## STATED EXERCISE
Please write out again the lines starting with the one that contains "As observable in" and going on through the one that contains "is farthest from", switching "concrete" to "stone" and keeping all else the same.

## EXTRACTED DATA
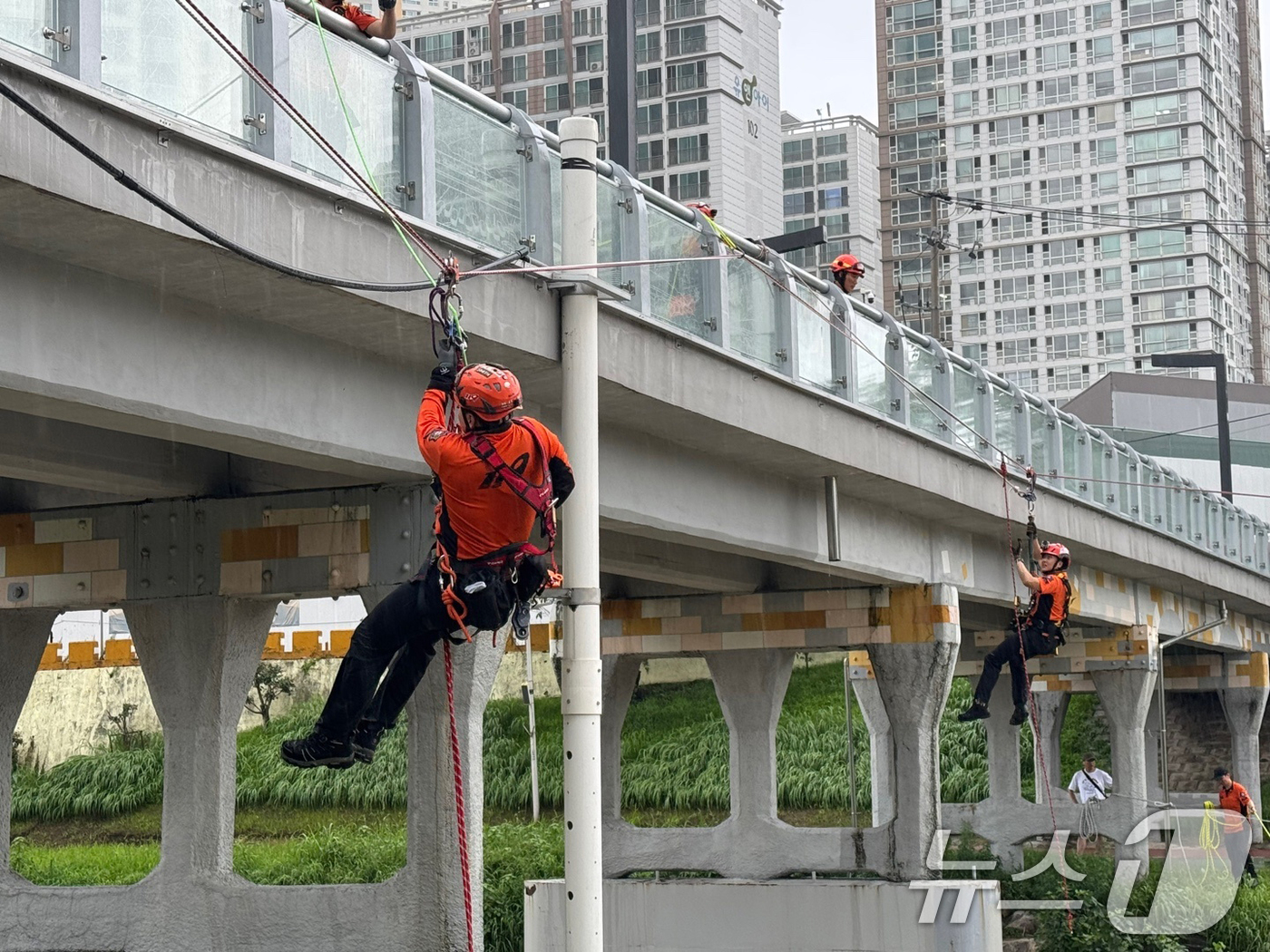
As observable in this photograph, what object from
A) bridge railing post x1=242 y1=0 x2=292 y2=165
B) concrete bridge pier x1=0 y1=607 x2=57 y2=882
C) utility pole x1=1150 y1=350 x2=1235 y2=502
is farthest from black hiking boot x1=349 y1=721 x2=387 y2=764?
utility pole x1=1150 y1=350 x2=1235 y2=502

...

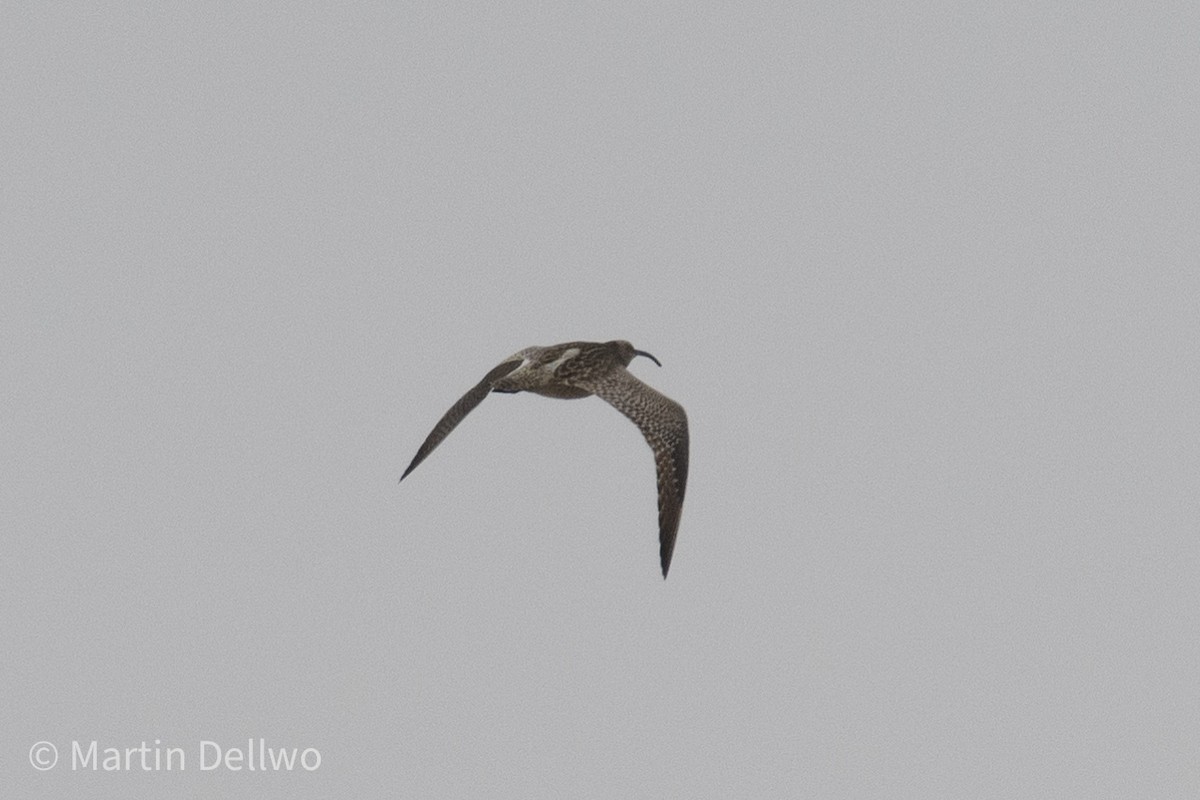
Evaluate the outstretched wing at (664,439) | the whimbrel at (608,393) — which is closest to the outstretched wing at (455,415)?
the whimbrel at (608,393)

## COMPLETE RESPONSE
As observable in this photograph, what object from
A) bridge railing post x1=242 y1=0 x2=292 y2=165
B) stone bridge pier x1=0 y1=607 x2=57 y2=882
C) utility pole x1=1150 y1=350 x2=1235 y2=502
is farthest from black hiking boot x1=349 y1=721 x2=387 y2=764?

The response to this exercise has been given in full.